I don't think that you will necessarily improve performance by changing
your hardware configuration, especially given your equipment (20GB
RAM!!) and the difficult task you ask for the system to do.  I have some
questions for you to answer, that may produce the evidence you need in
order to improve performance by a lot, without changing your hardware:

1 When you deactivate journalling, doesn't performance improve a lot?

2 How much RAM is your system using to cache filesystem data blocks,
  directory entries and other metadata?

3 What is the system's policy for discarding items from the filesystem
  cache?

3 Does your filesystem store directory entries in an unordered array,
  in sorted order, or in some other data structure?

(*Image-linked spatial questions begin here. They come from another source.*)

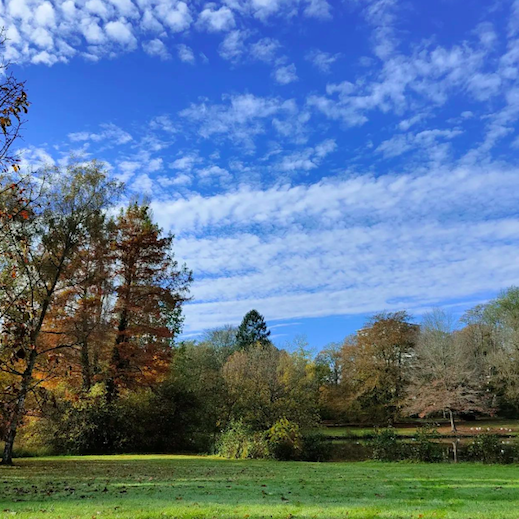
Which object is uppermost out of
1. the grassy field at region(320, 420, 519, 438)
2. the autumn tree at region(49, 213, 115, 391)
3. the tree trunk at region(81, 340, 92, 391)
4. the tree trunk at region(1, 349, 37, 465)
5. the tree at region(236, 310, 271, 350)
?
the tree at region(236, 310, 271, 350)

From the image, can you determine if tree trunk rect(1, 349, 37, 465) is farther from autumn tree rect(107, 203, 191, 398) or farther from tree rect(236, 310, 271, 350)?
tree rect(236, 310, 271, 350)

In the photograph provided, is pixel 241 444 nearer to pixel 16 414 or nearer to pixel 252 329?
pixel 16 414

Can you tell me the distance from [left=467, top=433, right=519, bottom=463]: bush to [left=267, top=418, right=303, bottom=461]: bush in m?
6.92

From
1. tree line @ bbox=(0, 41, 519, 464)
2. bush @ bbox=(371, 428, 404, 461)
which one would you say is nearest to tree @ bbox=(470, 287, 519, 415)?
tree line @ bbox=(0, 41, 519, 464)

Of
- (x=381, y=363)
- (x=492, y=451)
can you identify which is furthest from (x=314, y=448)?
(x=381, y=363)

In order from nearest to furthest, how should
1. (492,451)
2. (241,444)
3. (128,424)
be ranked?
(492,451) < (241,444) < (128,424)

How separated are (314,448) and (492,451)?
7.09 m

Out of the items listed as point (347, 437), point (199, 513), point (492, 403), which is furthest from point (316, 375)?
point (199, 513)

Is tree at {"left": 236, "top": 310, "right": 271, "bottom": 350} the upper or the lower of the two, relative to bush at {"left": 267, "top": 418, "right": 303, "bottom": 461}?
upper

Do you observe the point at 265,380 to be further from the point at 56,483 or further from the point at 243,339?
the point at 243,339

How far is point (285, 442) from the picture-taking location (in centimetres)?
1903

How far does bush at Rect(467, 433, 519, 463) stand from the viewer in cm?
1666

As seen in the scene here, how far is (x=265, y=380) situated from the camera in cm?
2305

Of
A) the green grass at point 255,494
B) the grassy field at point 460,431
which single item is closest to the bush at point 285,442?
the green grass at point 255,494
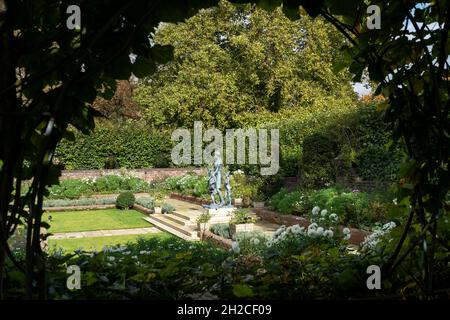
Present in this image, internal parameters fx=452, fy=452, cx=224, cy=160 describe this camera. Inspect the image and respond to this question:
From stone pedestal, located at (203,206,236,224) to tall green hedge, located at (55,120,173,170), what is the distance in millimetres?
12888

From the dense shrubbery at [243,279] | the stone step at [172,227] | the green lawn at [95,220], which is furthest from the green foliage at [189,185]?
the dense shrubbery at [243,279]

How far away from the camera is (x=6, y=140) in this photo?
4.67ft

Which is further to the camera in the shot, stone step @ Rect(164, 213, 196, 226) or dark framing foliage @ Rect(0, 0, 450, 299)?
stone step @ Rect(164, 213, 196, 226)

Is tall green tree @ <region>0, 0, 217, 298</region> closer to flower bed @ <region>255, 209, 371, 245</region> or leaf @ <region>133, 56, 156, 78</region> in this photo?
leaf @ <region>133, 56, 156, 78</region>

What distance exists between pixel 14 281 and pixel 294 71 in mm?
25915

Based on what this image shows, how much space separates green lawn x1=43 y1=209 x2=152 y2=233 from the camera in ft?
41.6

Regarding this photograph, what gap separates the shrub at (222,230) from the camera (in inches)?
417

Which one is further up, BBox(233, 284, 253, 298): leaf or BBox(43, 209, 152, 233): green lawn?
BBox(233, 284, 253, 298): leaf

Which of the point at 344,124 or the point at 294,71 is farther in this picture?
the point at 294,71

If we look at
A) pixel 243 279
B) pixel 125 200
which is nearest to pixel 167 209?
pixel 125 200

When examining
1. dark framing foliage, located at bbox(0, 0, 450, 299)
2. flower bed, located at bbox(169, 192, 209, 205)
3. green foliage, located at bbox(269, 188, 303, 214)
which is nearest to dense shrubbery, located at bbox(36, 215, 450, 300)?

4 Are your system CPUs idle most of the time during the copy?  What state
  is cp ordinarily in?  Waiting for disk I/O?

5 What is the disk scheduler's policy?  C-SCAN?  First-come, first-served?

6 How long does the disk scheduler's work queue grow during the copy?

I suspect that your system unnecessarily spends most of its time
waiting for drive seeks to complete because of so-called "deceptive
idleness," <http://citeseer.ist.psu.edu/452277.html>.

After you have disabled journalling, see if you cannot improve performance
by running several instances of cp that each copy a different subset
of your files.  For example, this command kicks off several concurrent
copies:

% cp src/a* dst/. & cp src/b* dst/. & cp src/y* dst/. & cp src/z* dst/. &

That will help the disk scheduler to schedule the cp processes (good),
instead of the cp processes scheduling the disk accesses (bad).

Dave

-- 
David Young             OJC Technologies
protected address      Urbana, IL * (217) 278-3933 ext 24